Brown Mid-Rib Varieties Improve Quality

Brown Mid-Rib Varieties Improve Quality

March 7, 2008

Summer annual grasses often are an important part of many hay and pasture plans.

Sudangrass. Cane. Sorghum-sudan hybrids. Forage sorghum. These summer annuals can produce a lot of forage even under dry growing conditions, but they can be more stemmy and less digestible than many cattle producers may like. Can they be made better? These days the answer is yes.

A natural, genetic trait called "bmr" is being used in more and more varieties and hybrids of summer annual grasses to make them more digestible. This allows cattle to extract more energy from these forages.

"Bmr" stands for "brown mid-rib." It received this name because the mid-rib or vein that runs down the center of each leaf has a brownish tint instead of the normal whitish color typical in other summer annual grasses.

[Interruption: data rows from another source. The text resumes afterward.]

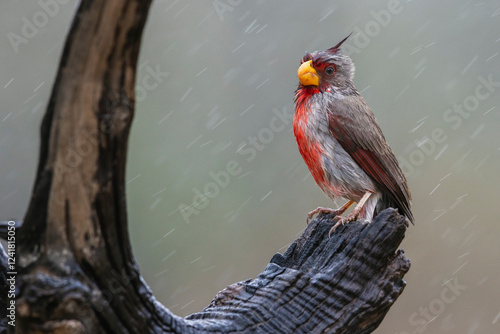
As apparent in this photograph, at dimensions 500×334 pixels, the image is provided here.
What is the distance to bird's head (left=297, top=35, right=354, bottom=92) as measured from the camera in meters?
3.83

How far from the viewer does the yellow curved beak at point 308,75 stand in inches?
150

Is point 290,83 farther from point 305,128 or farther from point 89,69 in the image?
point 89,69

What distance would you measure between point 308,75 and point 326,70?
0.54 ft

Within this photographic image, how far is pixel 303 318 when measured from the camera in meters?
2.59

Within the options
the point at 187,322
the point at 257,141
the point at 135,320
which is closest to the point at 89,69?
the point at 135,320

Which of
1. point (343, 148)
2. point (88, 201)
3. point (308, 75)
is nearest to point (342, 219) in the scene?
point (343, 148)

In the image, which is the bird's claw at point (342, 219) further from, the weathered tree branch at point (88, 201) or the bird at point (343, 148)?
the weathered tree branch at point (88, 201)

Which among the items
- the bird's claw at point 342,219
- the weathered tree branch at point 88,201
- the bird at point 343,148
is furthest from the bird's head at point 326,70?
the weathered tree branch at point 88,201

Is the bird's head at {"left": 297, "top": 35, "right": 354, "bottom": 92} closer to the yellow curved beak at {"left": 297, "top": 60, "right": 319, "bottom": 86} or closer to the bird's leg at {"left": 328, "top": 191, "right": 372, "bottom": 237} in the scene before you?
the yellow curved beak at {"left": 297, "top": 60, "right": 319, "bottom": 86}

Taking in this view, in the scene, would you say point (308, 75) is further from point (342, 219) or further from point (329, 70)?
point (342, 219)

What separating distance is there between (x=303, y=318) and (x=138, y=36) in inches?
58.5

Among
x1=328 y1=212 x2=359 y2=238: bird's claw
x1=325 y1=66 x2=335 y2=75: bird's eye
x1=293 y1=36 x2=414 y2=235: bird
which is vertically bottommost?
x1=328 y1=212 x2=359 y2=238: bird's claw

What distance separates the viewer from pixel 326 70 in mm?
3895

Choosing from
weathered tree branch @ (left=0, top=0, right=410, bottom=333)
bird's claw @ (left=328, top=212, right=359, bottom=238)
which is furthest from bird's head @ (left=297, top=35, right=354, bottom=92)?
weathered tree branch @ (left=0, top=0, right=410, bottom=333)
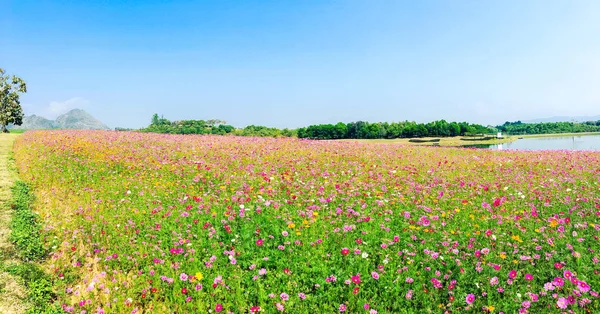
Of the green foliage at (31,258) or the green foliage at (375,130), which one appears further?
the green foliage at (375,130)

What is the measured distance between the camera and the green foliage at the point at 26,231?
618 cm

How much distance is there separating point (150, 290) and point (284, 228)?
2512mm

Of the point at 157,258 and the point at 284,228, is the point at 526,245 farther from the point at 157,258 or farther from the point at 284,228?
the point at 157,258

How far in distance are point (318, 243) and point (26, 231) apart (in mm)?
6223

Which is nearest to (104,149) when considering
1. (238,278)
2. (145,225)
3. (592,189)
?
(145,225)

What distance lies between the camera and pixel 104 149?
1418 centimetres

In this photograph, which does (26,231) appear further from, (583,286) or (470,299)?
(583,286)

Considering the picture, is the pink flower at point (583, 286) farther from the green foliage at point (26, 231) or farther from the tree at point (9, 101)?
the tree at point (9, 101)

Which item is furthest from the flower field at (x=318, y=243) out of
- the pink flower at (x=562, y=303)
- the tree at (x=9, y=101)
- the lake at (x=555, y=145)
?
the tree at (x=9, y=101)

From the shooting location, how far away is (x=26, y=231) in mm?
6926

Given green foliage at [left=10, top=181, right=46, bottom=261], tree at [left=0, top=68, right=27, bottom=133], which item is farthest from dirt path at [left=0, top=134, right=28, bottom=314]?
tree at [left=0, top=68, right=27, bottom=133]

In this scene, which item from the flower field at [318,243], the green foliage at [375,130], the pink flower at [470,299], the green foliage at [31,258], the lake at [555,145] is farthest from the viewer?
the green foliage at [375,130]

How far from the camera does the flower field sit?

The color of the mid-rib, though, is not what is important. The important characteristic is how the bmr gene affects forage quality. Grasses that have the bmr gene produce less lignin than other plants. Lignin is a complex compound that can attach to fiber components like cellulose in the plant and make it less digestible. Since plants with the bmr gene produce less lignin, more of the fiber can be digested by your cattle, increasing the energy or TDN value of this forage.

The bmr gene has little other effect on these plants, so they respond like non- bmr plants to other management practices, like planting rate, fertilization, and harvest timing.